= Problem to work on =
In the thread below, restate the paragraph beginning "Thus in the Schwarzschild solution the radius between two shells in empty space is larger than the Euclidean equivalent" as a short list that keeps its main facts.

= Selection =
Does mass physically bend space or is time being bent?

[Passionflower]

I think A.T. brings up a great point.

The interior Schwarzschild solution describes a space with positive curvature while the exterior solution describes a space with negative curvature.

Thus in the Schwarzschild solution the radius between two shells in empty space is larger than the Euclidean equivalent while the radius between two shells inside an object like a star is shorter than the Euclidean equivalent.

E.g for a negative curvature we have:
\rho > \sqrt{A / 4 \pi}
and for a positive curvature we have:
\rho < \sqrt{A / 4 \pi}
Where \rho is the physical distance not the r-coordinate difference.

Agreed or am I mistaken?

[Edited (a million times to get the darn Latex to work) ]

 

[A.T.]

I think A.T. brings up a great point.

The interior Schwarzschild solution describes a space with positive curvature while the exterior solution describes a space with negative curvature.

Thus in the Schwarzschild solution the radius between two shells in empty space is larger than it would be if the space where Euclidean while the radius between two shells inside an object like a star is shorter[/i[ than it would be if the space where Euclidean.

Agreed?

I find is simpler to think in terms of inner triangle angle sum or circumference/radius ratio.

= Raw records =
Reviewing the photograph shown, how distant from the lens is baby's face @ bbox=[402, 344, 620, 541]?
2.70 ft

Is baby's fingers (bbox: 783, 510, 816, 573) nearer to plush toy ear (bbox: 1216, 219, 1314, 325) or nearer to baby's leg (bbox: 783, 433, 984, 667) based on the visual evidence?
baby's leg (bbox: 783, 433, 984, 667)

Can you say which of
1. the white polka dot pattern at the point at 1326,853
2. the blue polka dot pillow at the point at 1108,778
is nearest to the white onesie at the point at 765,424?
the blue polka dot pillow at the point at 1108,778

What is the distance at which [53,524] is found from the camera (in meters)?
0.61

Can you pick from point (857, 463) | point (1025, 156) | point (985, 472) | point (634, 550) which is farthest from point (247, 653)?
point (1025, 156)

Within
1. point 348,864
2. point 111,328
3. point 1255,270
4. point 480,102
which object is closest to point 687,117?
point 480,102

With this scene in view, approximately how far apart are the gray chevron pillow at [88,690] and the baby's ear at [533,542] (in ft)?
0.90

= The response =
In the Schwarzschild solution, the radius between two shells:
- in empty space is larger than the Euclidean equivalent
- inside an object like a star is shorter than the Euclidean equivalent